(Collected data)
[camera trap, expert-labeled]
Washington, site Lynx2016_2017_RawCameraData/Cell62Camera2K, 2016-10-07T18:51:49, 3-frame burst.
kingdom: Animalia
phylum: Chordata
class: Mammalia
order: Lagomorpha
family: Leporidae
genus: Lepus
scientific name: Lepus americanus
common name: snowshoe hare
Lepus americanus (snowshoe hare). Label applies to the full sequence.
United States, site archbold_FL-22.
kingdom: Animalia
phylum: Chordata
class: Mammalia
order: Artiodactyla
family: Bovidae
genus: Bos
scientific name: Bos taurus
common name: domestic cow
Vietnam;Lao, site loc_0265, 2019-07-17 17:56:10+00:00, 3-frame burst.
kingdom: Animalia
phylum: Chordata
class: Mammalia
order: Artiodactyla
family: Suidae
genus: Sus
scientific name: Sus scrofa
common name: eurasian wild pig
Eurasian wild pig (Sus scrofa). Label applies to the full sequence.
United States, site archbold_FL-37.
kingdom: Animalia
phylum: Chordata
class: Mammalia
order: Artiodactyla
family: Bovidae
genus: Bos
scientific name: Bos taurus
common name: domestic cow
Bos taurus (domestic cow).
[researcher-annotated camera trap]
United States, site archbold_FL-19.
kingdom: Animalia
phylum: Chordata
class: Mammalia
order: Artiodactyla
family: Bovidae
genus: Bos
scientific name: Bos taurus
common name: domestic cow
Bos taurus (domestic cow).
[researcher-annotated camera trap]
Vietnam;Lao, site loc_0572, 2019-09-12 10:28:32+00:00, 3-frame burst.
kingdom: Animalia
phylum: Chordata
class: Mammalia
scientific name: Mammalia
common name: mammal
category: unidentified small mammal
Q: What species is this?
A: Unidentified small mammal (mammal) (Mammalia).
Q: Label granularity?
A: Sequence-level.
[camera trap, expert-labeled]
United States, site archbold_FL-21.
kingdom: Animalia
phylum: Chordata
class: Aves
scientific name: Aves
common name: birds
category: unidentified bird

* **The task**:
All records above must be printed again, exactly.

* **Answer to this problem**:
[camera trap, expert-labeled]
Washington, site Lynx2016_2017_RawCameraData/Cell62Camera2K, 2016-10-07T18:51:49, 3-frame burst.
kingdom: Animalia
phylum: Chordata
class: Mammalia
order: Lagomorpha
family: Leporidae
genus: Lepus
scientific name: Lepus americanus
common name: snowshoe hare
Lepus americanus (snowshoe hare). Label applies to the full sequence.
United States, site archbold_FL-22.
kingdom: Animalia
phylum: Chordata
class: Mammalia
order: Artiodactyla
family: Bovidae
genus: Bos
scientific name: Bos taurus
common name: domestic cow
Vietnam;Lao, site loc_0265, 2019-07-17 17:56:10+00:00, 3-frame burst.
kingdom: Animalia
phylum: Chordata
class: Mammalia
order: Artiodactyla
family: Suidae
genus: Sus
scientific name: Sus scrofa
common name: eurasian wild pig
Eurasian wild pig (Sus scrofa). Label applies to the full sequence.
United States, site archbold_FL-37.
kingdom: Animalia
phylum: Chordata
class: Mammalia
order: Artiodactyla
family: Bovidae
genus: Bos
scientific name: Bos taurus
common name: domestic cow
Bos taurus (domestic cow).
[researcher-annotated camera trap]
United States, site archbold_FL-19.
kingdom: Animalia
phylum: Chordata
class: Mammalia
order: Artiodactyla
family: Bovidae
genus: Bos
scientific name: Bos taurus
common name: domestic cow
Bos taurus (domestic cow).
[researcher-annotated camera trap]
Vietnam;Lao, site loc_0572, 2019-09-12 10:28:32+00:00, 3-frame burst.
kingdom: Animalia
phylum: Chordata
class: Mammalia
scientific name: Mammalia
common name: mammal
category: unidentified small mammal
Q: What species is this?
A: Unidentified small mammal (mammal) (Mammalia).
Q: Label granularity?
A: Sequence-level.
[camera trap, expert-labeled]
United States, site archbold_FL-21.
kingdom: Animalia
phylum: Chordata
class: Aves
scientific name: Aves
common name: birds
category: unidentified bird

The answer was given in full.